Older panels rn the ground and nutrals (white) to the same buss bar, but newer ones have two buss's one for nutral and one for ground. 
Your incoming big wires should have two going to the main lugs and one going to a ground buss but I do not see it in your pictures.


----------



## kok328 (Nov 5, 2011)

Blue, Black & Red are hots which is Ok.
However, it appears to be a definite hack job.  I see white being wired nutted to a black pigtail attached to a breaker.  I can't see clearly enough but, I hope those white wires that attach to a breaker are actually Yellow in color which would be Ok too.
I do not see any ground buss bar either.
Grounding may be established elsewhere like a water pipe or something.  You should call an electrician who will be able to see more than we can based on the pics posted.


----------



## joecaption (Nov 5, 2011)

Now I see where they ran the main ground down to the bottom buss where all the whites are connected.
Not sure why anyone would have run all those mini breakers instead of full sized breakers.


----------



## BridgeMan (Nov 5, 2011)

I don't see any circuits having ground wires in them (bare copper), nor does there appear to be a large copper ground wire anywhere.  Two incoming line positives (hots) at the top lugs, one line neutral at the bottom.

Maybe time to call an electrician?


----------



## kok328 (Nov 5, 2011)

There is no ground shown in any of the pics.
As Bridgeman has indicated, the large wire at the bottom of the panel is indeed the neutral wire for the panel.  That's why all the neutrals are attached to that buss bar.


----------



## joecaption (Nov 6, 2011)

Look around outside in the panel area and see if you see a grounding rod with a bare copper wire attached to it, it should have been routed through the wall to the panel. (Newer codes call for two rods)
I'd be curious enough to open up an outlet anywhere in the house to see if there's any ground wires running to the outlets also.


----------



## JoeD (Nov 6, 2011)

Based on the multi colour wires used I suspect this system is wired in conduit. They are probably using the conduit as the ground for the circuits.
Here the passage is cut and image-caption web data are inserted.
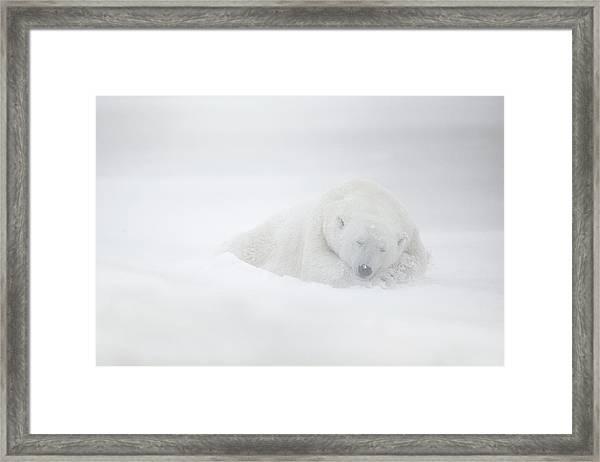 Frozen Dreams Framed Print by Marco Pozzi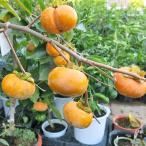 柿 次郎柿 甘柿 ジロウガキ カキ苗木 入荷時実付き 接木 果樹 在庫1鉢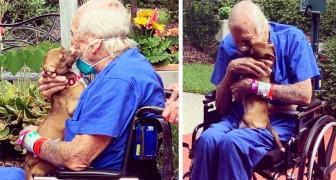 El anciano tiene una enfermedad: su perra le salva la vida atrayendo la atención de un hombre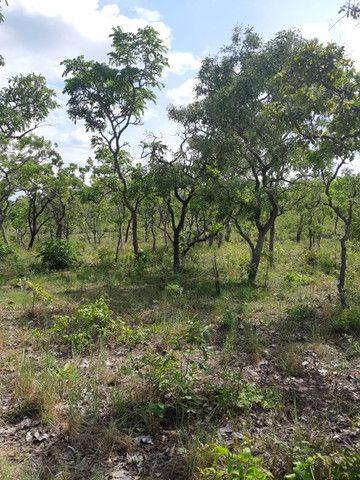 Fazenda Pitomba - 632 Hectares - Conceição do Tocantins - F210210 - Foto 7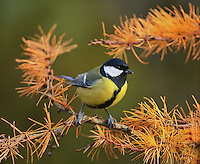 Great Tit (Parus major), adult perched on autumn branch of European Larch (Larix decidua), Oberaegeri, Switzerland, Europe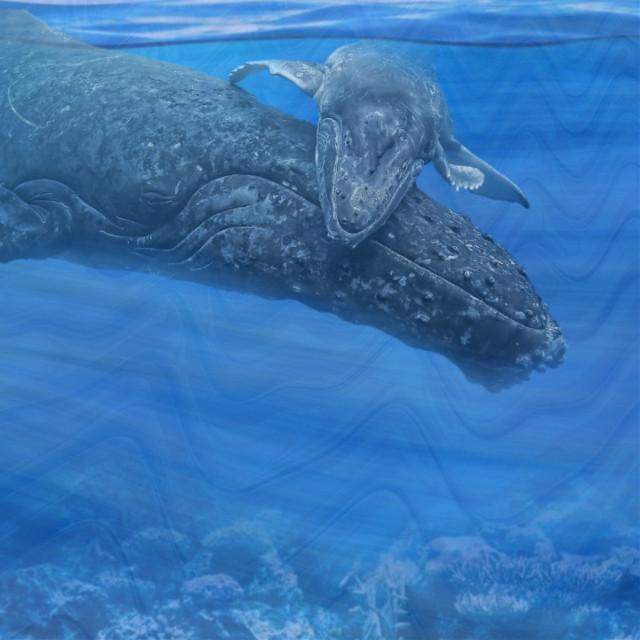 #whale #buckelwal #endangered #endangeredspecies #animal #underthesea #sealife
I still don't see the main ground in the panel however. I also don't see a main breaker so there must be a disconnect somewhere else. The main ground is probably in that panel.


----------



## joecaption (Nov 10, 2011)

Just a question for all you real electritions?
Why could a ground not be added by driving in to ground rods outside, run the bare ground to both then bring it inside and be connect to the open termial in the neutral buss. I know new panel boxes have two busses but all the old ones I see like this one were done that way.


----------



## evstarr (Nov 11, 2011)

If there is a separate disconnect with main breakers outside, poco ground terminates there. This panel does appear to be conduit and separate conductors so there are no bare grounds. Neutral bus should be bonded to the panel and this panel should be bonded to the one outside. In locations where romex or other non metallic cables are used instead of emt, there would be another bus in the panel to accommodate those bare ground conductors.


----------



## JTGP (Nov 12, 2011)

Age of the house?

also could this house be piped?


----------